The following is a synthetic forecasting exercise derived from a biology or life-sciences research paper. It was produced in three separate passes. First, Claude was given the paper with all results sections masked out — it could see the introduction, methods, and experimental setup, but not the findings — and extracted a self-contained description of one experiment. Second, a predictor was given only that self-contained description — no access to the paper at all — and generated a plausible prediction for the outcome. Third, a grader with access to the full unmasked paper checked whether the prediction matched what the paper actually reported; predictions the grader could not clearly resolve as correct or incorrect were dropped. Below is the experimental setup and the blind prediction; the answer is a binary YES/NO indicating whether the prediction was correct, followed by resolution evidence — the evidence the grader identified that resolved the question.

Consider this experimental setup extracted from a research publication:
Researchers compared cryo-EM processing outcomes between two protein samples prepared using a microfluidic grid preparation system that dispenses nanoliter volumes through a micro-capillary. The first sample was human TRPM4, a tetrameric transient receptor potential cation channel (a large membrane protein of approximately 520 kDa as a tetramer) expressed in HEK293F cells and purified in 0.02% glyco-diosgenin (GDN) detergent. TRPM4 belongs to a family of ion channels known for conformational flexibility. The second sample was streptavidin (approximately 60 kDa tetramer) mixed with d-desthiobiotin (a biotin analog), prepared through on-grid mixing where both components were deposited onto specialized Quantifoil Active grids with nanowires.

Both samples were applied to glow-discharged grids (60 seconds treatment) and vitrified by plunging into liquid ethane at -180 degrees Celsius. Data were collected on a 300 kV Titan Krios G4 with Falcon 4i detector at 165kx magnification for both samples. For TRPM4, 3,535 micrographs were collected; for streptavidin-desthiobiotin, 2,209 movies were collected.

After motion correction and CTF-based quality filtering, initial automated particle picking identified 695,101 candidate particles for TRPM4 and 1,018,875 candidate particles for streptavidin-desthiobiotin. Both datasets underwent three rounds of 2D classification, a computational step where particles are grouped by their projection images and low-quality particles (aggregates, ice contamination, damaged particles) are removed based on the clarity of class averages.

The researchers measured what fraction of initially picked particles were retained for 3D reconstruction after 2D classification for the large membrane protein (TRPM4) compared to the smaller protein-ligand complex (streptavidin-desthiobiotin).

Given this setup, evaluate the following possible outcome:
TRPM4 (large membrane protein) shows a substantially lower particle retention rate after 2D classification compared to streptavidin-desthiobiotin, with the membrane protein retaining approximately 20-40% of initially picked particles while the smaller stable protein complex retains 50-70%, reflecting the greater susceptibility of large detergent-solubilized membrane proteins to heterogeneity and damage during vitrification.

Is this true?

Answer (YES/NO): NO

## [Exercise goal]
Line by line, restate the data exactly.

## [Answer to the exercise]
The following is a synthetic forecasting exercise derived from a biology or life-sciences research paper. It was produced in three separate passes. First, Claude was given the paper with all results sections masked out — it could see the introduction, methods, and experimental setup, but not the findings — and extracted a self-contained description of one experiment. Second, a predictor was given only that self-contained description — no access to the paper at all — and generated a plausible prediction for the outcome. Third, a grader with access to the full unmasked paper checked whether the prediction matched what the paper actually reported; predictions the grader could not clearly resolve as correct or incorrect were dropped. Below is the experimental setup and the blind prediction; the answer is a binary YES/NO indicating whether the prediction was correct, followed by resolution evidence — the evidence the grader identified that resolved the question.

Consider this experimental setup extracted from a research publication:
Researchers compared cryo-EM processing outcomes between two protein samples prepared using a microfluidic grid preparation system that dispenses nanoliter volumes through a micro-capillary. The first sample was human TRPM4, a tetrameric transient receptor potential cation channel (a large membrane protein of approximately 520 kDa as a tetramer) expressed in HEK293F cells and purified in 0.02% glyco-diosgenin (GDN) detergent. TRPM4 belongs to a family of ion channels known for conformational flexibility. The second sample was streptavidin (approximately 60 kDa tetramer) mixed with d-desthiobiotin (a biotin analog), prepared through on-grid mixing where both components were deposited onto specialized Quantifoil Active grids with nanowires.

Both samples were applied to glow-discharged grids (60 seconds treatment) and vitrified by plunging into liquid ethane at -180 degrees Celsius. Data were collected on a 300 kV Titan Krios G4 with Falcon 4i detector at 165kx magnification for both samples. For TRPM4, 3,535 micrographs were collected; for streptavidin-desthiobiotin, 2,209 movies were collected.

After motion correction and CTF-based quality filtering, initial automated particle picking identified 695,101 candidate particles for TRPM4 and 1,018,875 candidate particles for streptavidin-desthiobiotin. Both datasets underwent three rounds of 2D classification, a computational step where particles are grouped by their projection images and low-quality particles (aggregates, ice contamination, damaged particles) are removed based on the clarity of class averages.

The researchers measured what fraction of initially picked particles were retained for 3D reconstruction after 2D classification for the large membrane protein (TRPM4) compared to the smaller protein-ligand complex (streptavidin-desthiobiotin).

Given this setup, evaluate the following possible outcome:
TRPM4 (large membrane protein) shows a substantially lower particle retention rate after 2D classification compared to streptavidin-desthiobiotin, with the membrane protein retaining approximately 20-40% of initially picked particles while the smaller stable protein complex retains 50-70%, reflecting the greater susceptibility of large detergent-solubilized membrane proteins to heterogeneity and damage during vitrification.

Is this true?

Answer (YES/NO): NO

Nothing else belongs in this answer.